RFI Sonia Rolley mercredi 01 janvier 2014 à 22:42
L’Organisation internationale pour les migrants (OIM) tire la sonnette d'alarme. Près de 10 000 ressortissants tchadiens, qui vivaient en Centrafrique, sont rentrés dans leur pays ces derniers jours pour fuir les exactions dont ils étaient victimes. La plupart d'entre eux sont partis en avion. Ces évacuations avaient été organisées par le gouvernement tchadien depuis le 25 décembre, à raison de trois à six vols par jour. Ndjamena a également envoyé un convoi de camions par la route à Bangui. Quelque 2 000 autres personnes, essentiellement des femmes, des enfants et des vieillards, ont traversé la frontière à pied et ne reçoivent pour l'instant aucune assistance. Les explications du docteur Qasim Sufi, chef de mission de l'OIM à Ndjamena.

Données fournies:
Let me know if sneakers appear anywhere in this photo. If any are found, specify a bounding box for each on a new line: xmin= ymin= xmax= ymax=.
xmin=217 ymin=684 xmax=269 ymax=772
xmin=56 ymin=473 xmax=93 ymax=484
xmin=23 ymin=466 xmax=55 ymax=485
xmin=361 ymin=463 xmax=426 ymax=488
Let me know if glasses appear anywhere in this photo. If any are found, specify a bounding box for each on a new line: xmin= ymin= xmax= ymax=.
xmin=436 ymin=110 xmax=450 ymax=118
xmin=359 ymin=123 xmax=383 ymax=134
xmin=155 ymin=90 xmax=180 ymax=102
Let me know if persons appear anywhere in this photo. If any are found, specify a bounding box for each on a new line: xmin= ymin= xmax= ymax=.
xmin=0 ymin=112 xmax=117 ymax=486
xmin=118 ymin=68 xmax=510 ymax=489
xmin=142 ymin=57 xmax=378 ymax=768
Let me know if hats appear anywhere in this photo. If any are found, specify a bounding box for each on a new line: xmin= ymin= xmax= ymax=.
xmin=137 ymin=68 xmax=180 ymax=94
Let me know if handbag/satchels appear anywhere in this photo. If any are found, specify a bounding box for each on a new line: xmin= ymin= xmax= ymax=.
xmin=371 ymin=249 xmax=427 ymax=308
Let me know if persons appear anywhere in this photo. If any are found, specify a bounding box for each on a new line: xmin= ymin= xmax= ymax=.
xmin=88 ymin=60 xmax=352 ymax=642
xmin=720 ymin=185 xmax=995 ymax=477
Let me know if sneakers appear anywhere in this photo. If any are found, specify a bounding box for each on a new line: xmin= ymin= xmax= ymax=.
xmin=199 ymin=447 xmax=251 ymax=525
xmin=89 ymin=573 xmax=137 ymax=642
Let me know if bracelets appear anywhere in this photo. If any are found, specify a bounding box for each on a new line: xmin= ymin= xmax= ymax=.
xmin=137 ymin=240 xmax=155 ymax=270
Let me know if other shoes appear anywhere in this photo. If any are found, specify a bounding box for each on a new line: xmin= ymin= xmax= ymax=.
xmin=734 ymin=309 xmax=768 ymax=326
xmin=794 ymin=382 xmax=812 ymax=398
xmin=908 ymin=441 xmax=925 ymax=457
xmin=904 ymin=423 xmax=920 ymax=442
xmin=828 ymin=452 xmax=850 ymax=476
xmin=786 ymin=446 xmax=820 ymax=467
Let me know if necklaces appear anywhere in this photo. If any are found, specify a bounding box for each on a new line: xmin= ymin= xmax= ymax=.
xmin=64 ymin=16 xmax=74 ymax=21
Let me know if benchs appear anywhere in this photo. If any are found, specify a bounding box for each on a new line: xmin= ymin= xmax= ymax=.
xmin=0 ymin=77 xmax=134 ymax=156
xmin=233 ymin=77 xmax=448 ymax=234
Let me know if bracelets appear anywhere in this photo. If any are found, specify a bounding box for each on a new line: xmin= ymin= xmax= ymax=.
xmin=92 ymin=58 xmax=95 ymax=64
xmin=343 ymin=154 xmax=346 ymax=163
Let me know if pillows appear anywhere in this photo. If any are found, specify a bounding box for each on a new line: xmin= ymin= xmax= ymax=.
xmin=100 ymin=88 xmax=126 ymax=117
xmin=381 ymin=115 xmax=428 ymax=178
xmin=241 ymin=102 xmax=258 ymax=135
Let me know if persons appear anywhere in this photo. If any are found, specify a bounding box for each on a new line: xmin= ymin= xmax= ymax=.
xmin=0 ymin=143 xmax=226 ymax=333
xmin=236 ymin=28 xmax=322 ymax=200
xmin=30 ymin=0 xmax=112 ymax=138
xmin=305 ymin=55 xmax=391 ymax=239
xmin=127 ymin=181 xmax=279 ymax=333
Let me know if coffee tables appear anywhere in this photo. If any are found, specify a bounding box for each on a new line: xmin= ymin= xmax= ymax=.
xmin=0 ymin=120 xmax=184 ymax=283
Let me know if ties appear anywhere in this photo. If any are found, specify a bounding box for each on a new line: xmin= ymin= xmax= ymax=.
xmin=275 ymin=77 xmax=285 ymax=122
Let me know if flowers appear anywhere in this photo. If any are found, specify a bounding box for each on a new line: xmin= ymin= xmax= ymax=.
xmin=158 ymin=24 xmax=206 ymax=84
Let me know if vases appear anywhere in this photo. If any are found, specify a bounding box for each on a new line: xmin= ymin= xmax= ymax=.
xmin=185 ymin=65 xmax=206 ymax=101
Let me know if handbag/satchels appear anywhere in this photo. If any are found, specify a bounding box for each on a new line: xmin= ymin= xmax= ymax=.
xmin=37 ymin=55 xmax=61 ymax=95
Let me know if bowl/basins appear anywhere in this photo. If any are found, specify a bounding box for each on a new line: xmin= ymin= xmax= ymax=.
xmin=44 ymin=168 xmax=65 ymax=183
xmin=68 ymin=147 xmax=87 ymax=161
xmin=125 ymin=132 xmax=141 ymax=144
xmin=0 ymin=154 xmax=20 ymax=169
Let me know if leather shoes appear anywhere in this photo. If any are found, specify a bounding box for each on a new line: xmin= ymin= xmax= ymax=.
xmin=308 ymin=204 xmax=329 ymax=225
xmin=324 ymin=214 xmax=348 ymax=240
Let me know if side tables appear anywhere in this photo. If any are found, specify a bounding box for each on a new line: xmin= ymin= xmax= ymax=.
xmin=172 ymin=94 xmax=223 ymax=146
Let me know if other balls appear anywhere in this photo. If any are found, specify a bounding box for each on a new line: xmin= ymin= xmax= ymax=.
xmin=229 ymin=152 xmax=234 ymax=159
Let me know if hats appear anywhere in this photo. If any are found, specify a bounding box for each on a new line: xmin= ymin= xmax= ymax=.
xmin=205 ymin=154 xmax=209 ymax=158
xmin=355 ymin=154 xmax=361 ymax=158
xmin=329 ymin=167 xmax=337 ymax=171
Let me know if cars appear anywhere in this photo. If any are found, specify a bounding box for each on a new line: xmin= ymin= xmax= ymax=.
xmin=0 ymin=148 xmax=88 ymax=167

Votre travail:
- 1) Pour chacune des affirmations suivantes, dites si elle concorde avec l'extrait ci-dessus, puis citez les mots de l'extrait qui tranchent.
(a) La plupart des ressortissants tchadiens rentrés au pays ont voyagé en avion.
(b) Les évacuations par avion ont débuté le 1er janvier.
(c) Les personnes ayant franchi la frontière à pied bénéficient déjà d'une aide.
- 2) Veuillez recopier à l'identique le passage de l'extrait ci-dessus qui va de « RFI Sonia Rolley » jusqu'à « l'OIM à Ndjamena. » inclus.

Corrigé:
- 1)
(a) Oui : « La plupart d'entre eux sont partis en avion. »
(b) Non : « Ces évacuations avaient été organisées par le gouvernement tchadien depuis le 25 décembre »
(c) Non : « ont traversé la frontière à pied et ne reçoivent pour l'instant aucune assistance »

- 2)
RFI Sonia Rolley mercredi 01 janvier 2014 à 22:42
L’Organisation internationale pour les migrants (OIM) tire la sonnette d'alarme. Près de 10 000 ressortissants tchadiens, qui vivaient en Centrafrique, sont rentrés dans leur pays ces derniers jours pour fuir les exactions dont ils étaient victimes. La plupart d'entre eux sont partis en avion. Ces évacuations avaient été organisées par le gouvernement tchadien depuis le 25 décembre, à raison de trois à six vols par jour. Ndjamena a également envoyé un convoi de camions par la route à Bangui. Quelque 2 000 autres personnes, essentiellement des femmes, des enfants et des vieillards, ont traversé la frontière à pied et ne reçoivent pour l'instant aucune assistance. Les explications du docteur Qasim Sufi, chef de mission de l'OIM à Ndjamena.